**EXERCISE BRIEF**:
Please copy the records word for word, starting at the line that contains "When reviewing pixel" and continuing through the end of the records. Leave the pictures out of your answer.

[Dataset excerpt]
_ _ _

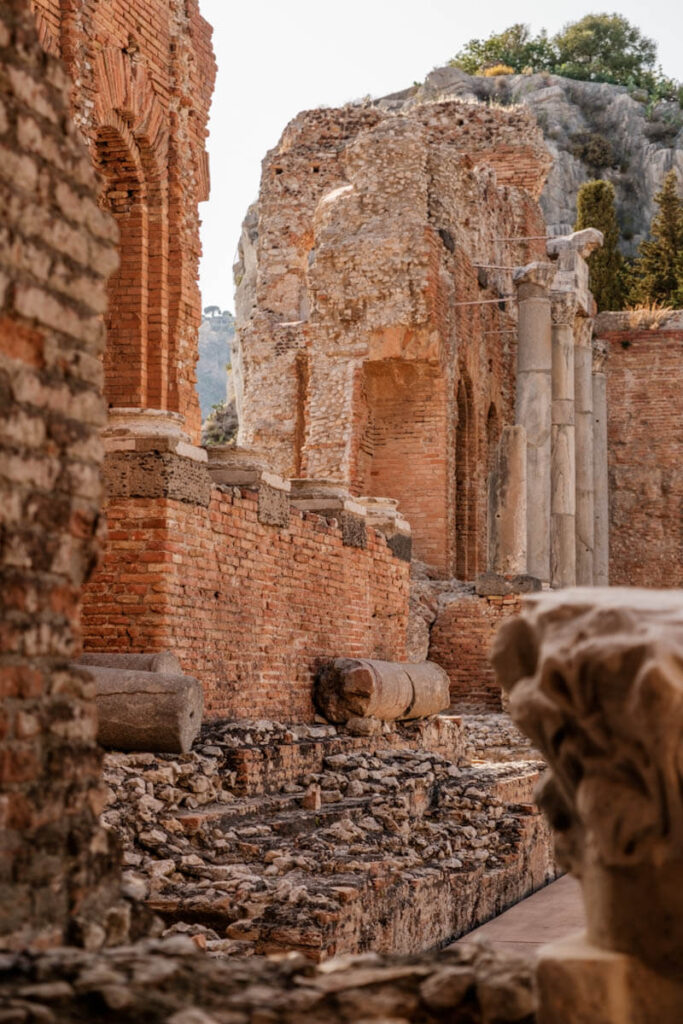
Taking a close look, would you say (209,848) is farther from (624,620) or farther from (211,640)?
(624,620)

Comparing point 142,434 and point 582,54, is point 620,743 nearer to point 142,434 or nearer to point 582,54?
point 142,434

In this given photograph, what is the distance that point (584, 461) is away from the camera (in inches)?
1044

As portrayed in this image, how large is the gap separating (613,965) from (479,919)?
5841mm

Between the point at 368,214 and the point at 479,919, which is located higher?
the point at 368,214

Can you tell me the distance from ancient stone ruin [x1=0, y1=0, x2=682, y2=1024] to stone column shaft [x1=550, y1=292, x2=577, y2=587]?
7 cm

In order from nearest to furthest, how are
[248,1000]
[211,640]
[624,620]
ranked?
[624,620] < [248,1000] < [211,640]

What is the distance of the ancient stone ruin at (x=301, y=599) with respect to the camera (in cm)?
258

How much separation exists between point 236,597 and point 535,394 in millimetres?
14117

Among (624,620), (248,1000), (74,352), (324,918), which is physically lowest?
(324,918)

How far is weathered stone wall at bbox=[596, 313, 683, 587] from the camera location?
2947 cm

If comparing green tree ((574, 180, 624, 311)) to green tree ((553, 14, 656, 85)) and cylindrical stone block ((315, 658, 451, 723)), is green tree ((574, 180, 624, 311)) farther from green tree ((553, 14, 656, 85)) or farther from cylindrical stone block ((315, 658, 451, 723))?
cylindrical stone block ((315, 658, 451, 723))

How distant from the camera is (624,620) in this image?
2463 millimetres

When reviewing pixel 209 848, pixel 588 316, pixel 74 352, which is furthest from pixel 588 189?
pixel 74 352

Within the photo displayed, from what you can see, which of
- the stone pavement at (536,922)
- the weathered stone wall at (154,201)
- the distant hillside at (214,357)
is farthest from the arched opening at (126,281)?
the distant hillside at (214,357)
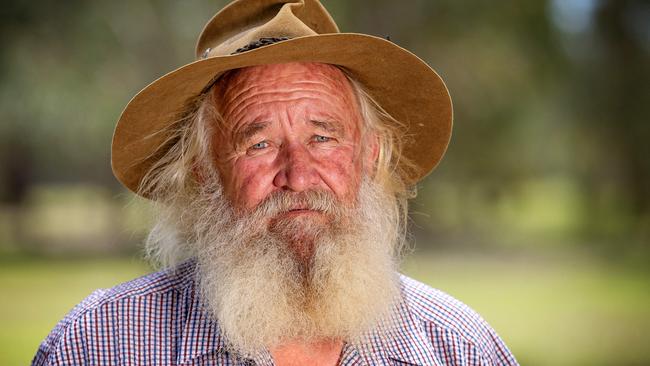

_ _ _

**CORRECT RESULT**:
When reviewing pixel 209 848, pixel 588 316, pixel 74 352, which is furthest from pixel 588 189?
pixel 74 352

Within the photo displayed, from what you can see, which of
- the stone pavement at (536,922)
- the weathered stone wall at (154,201)
- the distant hillside at (214,357)
is farthest from the arched opening at (126,281)?
the distant hillside at (214,357)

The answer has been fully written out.